Belirli bir ırka mensup fert, aşağı ırktan biri ile birleşirse, birleşmenin sonucu düzeyin düşmesi olacaktır. Ayrıca, aralarında yaşadıkları saf ırk mensuplarına oranla daha zayıf bir nesil meydana getireceklerdir. Üstün ırktan yeni kan karışmasına engel olunduğu engel olunduğu durumlarda devam eden birleşmeler sonucu ortaya çıkanlar, tabiat tarafından ustaca azaltılan direnç kuvvetleri dolayısıyla kendilerini zaman içinde yok olmaya mahkum edecekler ve binlerce yıl sonunda, yeni bir karışım ortaya çıkacaktır. Bunlarda ise çeşitli birleşmelerden dolayı, kökle birlikte karışmış olan ilkel unsurlar artık tanınmaz duruma gelecektir. Böylece çeşitli niteliklere sahip yeni bir millet meydana gelecektir. Fakat bu yeni milletin zeka, yaratıcılık ve güzel sanatlar yönünden değeri, ilk birleşmeye katılmış olan yüksek ırkın yeteneklerinden çok aşağı olacaktır.
Aynı zamanda bu verimsiz yaratık, kanı temiz kalmış olan yüksek bir ırk önünde yenilecektir.

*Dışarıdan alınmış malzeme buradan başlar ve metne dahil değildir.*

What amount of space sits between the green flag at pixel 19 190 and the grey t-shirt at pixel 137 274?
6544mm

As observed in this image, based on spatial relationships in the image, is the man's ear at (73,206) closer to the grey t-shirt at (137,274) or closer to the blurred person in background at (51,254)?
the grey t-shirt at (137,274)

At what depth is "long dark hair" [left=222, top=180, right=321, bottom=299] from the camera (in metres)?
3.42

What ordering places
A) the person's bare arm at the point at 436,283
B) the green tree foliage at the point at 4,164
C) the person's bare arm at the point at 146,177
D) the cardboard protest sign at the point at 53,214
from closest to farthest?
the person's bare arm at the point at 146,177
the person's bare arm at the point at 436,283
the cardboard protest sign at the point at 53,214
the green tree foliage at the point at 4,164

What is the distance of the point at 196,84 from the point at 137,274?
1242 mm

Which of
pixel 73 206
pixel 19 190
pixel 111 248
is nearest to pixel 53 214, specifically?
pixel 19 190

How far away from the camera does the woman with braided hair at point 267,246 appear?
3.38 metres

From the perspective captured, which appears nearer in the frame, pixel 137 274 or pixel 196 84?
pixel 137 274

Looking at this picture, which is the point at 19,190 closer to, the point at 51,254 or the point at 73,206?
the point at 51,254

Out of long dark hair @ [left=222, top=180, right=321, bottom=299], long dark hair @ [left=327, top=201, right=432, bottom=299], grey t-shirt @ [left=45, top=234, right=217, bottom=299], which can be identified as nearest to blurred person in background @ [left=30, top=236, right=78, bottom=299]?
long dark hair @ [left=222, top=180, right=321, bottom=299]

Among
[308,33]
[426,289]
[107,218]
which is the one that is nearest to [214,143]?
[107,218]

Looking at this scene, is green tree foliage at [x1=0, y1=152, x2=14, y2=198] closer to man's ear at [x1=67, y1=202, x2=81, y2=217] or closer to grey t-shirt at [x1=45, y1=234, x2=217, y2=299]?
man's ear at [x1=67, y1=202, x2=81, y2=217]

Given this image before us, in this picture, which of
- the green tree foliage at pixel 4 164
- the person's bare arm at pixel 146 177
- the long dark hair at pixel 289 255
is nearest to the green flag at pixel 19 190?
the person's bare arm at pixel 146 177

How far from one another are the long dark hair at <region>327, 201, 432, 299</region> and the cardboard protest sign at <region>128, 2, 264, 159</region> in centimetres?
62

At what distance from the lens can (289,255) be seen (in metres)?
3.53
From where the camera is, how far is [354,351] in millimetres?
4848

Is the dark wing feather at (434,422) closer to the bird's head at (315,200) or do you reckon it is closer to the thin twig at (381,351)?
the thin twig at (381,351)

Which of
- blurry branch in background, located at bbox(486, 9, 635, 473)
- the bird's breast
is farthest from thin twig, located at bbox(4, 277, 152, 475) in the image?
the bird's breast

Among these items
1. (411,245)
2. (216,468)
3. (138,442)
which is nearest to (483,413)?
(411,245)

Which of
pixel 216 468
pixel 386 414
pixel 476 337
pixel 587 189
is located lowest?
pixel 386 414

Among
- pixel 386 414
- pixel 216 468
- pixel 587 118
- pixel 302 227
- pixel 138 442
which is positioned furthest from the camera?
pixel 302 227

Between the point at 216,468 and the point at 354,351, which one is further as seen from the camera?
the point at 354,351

Yüz yıllar boyunca gelişen ve bu yeni milletin aynı cinsten olmasını sağlayacak olan "sürü birliği" ne kadar büyük olursa olsun, ırkın düzeyinin düşmesi, uyum yetisi ile yaratıcı yeteneklerin azalması dolayısı ile, fikri gelişme ve uygarlık yönünden üstün ve saf bir ırkın saldırılarına, başarıyla karşı koyma olanaklarına ortaya çıkarmaktan yoksun kalacaktır. Demek ki şu ilke ortaya konulabilir: Her ırk birleşmesi zorunlu olarak ortaya çıkan melezlerin birleşmeye katılmış ve kan temizliğinin verdiği birliği korumuş üstün unsurların önünde yapıldığı takdirde ortadan kalkması sonucunu verecektir.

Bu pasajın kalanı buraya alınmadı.